■ 閱讀節選:

|---|

首先需要設計一個輕量級的資源線程池管理模塊:
// 資源配置
@Data
public class CircuitBreakerResourceConf {
private String resourceName;
private int coreSize;
private int queueSize;
private long timeout;
}
public enum CircuitBreakerResourceManager {
/**
* 單例
*/
X;
public final Map<String, CircuitBreakerResource> cache = new ConcurrentHashMap<>(8);
public void register(CircuitBreakerResourceConf conf) {
cache.computeIfAbsent(conf.getResourceName(), rn -> {
int coreSize = conf.getCoreSize();
int queueSize = conf.getQueueSize();
BlockingQueue<Runnable> queue;
if (queueSize > 0) {
queue = new ArrayBlockingQueue<>(queueSize);
} else {
queue = new SynchronousQueue<>();
}
ThreadPoolExecutor executor = new ThreadPoolExecutor(
coreSize,
coreSize,
0,
TimeUnit.SECONDS,
queue,
new ThreadFactory() {
private final AtomicInteger counter = new AtomicInteger();
@Override
public Thread newThread(Runnable r) {
Thread thread = new Thread(r);
thread.setDaemon(true);
thread.setName(rn + "-CircuitBreakerWorker-" + counter.getAndIncrement());
return thread;
}
},
new ThreadPoolExecutor.AbortPolicy()

|---|

■ 所給資料:

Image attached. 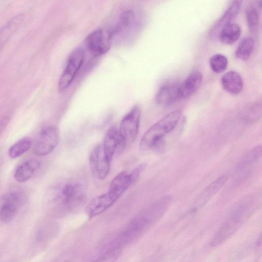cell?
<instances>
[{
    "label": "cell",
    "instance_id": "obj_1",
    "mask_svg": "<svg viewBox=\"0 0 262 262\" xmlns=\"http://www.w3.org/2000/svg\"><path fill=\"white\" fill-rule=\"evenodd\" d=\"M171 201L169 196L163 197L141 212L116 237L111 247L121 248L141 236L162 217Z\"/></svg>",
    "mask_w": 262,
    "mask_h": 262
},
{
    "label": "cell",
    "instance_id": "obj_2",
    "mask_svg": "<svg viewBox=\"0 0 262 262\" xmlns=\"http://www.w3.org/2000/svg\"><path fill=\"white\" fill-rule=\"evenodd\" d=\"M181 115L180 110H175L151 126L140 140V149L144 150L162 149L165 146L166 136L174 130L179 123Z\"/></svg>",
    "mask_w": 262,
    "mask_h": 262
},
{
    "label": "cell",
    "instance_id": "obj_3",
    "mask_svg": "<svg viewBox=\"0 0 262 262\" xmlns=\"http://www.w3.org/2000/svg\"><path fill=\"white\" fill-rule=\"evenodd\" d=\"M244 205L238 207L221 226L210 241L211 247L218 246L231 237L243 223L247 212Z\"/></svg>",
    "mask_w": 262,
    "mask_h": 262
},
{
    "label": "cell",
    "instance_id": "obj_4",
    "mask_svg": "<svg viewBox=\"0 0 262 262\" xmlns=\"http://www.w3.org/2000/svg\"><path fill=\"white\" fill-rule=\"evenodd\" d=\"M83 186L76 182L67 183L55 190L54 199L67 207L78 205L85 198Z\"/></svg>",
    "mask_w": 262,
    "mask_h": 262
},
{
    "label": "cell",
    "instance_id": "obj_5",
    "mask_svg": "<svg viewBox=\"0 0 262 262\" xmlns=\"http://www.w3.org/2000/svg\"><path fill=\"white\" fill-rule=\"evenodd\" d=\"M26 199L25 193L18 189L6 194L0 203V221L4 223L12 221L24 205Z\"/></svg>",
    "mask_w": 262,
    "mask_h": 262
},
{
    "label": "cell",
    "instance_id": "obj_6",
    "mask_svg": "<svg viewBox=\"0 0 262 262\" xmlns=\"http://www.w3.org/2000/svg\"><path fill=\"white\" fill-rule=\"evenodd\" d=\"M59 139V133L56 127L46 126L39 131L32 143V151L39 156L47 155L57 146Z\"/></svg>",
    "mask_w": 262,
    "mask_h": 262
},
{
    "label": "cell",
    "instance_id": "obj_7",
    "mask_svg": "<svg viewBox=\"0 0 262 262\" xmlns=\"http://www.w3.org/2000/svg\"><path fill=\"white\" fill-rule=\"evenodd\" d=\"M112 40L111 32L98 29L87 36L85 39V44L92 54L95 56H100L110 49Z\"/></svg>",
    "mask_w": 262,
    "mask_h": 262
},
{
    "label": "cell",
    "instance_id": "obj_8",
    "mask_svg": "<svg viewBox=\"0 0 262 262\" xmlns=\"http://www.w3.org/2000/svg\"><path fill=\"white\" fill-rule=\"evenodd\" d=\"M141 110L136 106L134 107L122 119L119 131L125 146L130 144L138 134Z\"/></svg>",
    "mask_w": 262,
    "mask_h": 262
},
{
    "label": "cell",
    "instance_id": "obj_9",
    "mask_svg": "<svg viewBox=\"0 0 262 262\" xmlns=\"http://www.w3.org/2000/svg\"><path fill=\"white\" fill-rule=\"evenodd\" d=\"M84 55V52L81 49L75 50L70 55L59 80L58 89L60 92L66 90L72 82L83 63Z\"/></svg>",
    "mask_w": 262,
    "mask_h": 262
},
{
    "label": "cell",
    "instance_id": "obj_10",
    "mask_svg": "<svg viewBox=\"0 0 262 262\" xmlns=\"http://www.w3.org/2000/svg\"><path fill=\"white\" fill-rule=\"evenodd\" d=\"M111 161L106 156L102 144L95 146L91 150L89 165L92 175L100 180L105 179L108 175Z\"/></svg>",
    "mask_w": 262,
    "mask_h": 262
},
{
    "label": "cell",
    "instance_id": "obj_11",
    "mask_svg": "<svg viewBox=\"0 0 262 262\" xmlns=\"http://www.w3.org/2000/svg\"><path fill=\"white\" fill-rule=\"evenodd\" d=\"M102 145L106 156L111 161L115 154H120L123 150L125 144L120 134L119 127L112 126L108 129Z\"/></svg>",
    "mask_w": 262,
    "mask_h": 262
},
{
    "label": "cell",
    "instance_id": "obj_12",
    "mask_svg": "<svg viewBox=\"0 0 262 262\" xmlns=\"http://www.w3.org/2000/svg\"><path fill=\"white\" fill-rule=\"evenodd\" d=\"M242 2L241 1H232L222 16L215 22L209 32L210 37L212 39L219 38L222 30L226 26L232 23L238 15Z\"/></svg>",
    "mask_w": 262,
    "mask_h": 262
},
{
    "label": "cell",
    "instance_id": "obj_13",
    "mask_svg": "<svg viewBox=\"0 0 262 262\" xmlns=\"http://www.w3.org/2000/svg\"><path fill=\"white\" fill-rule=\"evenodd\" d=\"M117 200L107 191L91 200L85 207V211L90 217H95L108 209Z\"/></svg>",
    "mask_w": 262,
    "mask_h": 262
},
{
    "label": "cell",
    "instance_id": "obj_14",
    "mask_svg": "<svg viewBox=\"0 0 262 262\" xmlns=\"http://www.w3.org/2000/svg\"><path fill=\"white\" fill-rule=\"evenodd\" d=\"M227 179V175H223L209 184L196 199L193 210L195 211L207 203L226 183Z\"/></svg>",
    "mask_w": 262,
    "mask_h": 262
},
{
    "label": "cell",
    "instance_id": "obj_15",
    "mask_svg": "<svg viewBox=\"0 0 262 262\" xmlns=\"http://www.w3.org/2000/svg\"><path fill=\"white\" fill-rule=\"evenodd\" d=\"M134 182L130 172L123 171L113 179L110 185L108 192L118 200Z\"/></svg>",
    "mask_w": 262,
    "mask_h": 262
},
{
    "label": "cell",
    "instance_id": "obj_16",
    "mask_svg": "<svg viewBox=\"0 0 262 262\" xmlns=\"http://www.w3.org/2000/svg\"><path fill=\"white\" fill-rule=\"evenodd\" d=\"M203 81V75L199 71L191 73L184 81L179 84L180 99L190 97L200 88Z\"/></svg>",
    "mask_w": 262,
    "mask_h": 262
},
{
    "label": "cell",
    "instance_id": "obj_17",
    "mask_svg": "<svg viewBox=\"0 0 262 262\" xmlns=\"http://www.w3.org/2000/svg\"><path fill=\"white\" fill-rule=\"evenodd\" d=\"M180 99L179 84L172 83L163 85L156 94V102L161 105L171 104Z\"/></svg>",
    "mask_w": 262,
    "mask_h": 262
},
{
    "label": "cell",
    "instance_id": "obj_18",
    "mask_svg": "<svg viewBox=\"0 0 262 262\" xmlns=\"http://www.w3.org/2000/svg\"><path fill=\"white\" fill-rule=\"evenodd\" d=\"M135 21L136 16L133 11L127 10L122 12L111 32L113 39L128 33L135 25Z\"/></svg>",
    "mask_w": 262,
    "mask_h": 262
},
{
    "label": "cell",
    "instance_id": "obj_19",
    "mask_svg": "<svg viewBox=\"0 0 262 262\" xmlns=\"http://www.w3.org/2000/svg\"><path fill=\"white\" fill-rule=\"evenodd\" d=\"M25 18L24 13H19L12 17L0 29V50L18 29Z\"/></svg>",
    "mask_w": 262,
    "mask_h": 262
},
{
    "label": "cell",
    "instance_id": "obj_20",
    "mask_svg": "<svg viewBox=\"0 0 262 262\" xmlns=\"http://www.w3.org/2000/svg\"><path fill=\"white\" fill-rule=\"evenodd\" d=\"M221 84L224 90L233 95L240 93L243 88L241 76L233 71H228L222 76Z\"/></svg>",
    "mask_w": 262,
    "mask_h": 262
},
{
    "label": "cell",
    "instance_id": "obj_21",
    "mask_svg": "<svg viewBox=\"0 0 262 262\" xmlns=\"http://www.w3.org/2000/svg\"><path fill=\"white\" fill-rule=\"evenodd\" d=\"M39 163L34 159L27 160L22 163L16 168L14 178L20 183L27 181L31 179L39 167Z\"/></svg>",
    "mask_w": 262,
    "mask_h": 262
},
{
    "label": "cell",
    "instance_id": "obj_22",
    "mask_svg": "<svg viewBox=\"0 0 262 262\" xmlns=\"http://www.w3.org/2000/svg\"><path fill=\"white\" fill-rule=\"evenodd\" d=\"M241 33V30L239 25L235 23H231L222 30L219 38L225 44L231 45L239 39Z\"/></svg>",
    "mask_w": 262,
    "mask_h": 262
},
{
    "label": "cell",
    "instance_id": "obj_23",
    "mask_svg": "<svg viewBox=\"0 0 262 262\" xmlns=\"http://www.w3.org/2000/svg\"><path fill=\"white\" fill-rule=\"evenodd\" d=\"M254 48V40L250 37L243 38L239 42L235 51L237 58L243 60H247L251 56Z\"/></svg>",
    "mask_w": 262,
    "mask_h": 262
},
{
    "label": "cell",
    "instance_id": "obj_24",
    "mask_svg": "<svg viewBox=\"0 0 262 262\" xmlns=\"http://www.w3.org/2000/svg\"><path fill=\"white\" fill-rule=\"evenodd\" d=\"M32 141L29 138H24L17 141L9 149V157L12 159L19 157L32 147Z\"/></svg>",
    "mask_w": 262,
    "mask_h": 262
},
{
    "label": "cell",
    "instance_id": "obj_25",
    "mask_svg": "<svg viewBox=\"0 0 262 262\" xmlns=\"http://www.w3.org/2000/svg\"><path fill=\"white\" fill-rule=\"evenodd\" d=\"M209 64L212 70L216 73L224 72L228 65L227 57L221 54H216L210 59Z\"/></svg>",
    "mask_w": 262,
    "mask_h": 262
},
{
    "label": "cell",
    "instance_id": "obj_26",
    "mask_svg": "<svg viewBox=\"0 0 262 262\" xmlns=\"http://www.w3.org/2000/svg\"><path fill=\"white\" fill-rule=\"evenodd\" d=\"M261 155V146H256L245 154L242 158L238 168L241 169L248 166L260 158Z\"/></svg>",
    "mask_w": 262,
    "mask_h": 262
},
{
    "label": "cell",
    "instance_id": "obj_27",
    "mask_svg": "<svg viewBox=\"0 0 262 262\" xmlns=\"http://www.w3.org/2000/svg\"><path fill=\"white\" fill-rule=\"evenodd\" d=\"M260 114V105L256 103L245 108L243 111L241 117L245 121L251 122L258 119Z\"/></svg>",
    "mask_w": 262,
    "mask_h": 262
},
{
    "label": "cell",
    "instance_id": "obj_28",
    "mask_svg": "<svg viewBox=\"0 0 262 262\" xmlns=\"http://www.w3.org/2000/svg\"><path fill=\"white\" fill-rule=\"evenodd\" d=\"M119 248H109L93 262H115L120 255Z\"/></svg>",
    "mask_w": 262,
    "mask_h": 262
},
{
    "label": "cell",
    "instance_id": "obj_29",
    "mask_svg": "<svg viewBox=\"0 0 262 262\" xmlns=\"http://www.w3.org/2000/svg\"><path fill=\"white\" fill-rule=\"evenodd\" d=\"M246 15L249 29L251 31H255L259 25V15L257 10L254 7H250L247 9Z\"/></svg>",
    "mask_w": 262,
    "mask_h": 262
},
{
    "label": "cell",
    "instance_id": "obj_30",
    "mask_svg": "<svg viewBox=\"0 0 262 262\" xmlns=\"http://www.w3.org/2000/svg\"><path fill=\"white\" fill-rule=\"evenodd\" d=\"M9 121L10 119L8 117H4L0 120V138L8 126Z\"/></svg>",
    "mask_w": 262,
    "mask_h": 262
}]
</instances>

|---|

■ 練習要求:
a – 在閱讀節選的程式碼中,queueSize 大於 0 時建立的是哪一種阻塞佇列?
b – 閱讀節選中的 CircuitBreakerResourceConf 類別宣告了哪些欄位?請全部列出。

■ 題目解答:
a – ArrayBlockingQueue

b – resourceName、coreSize、queueSize、timeout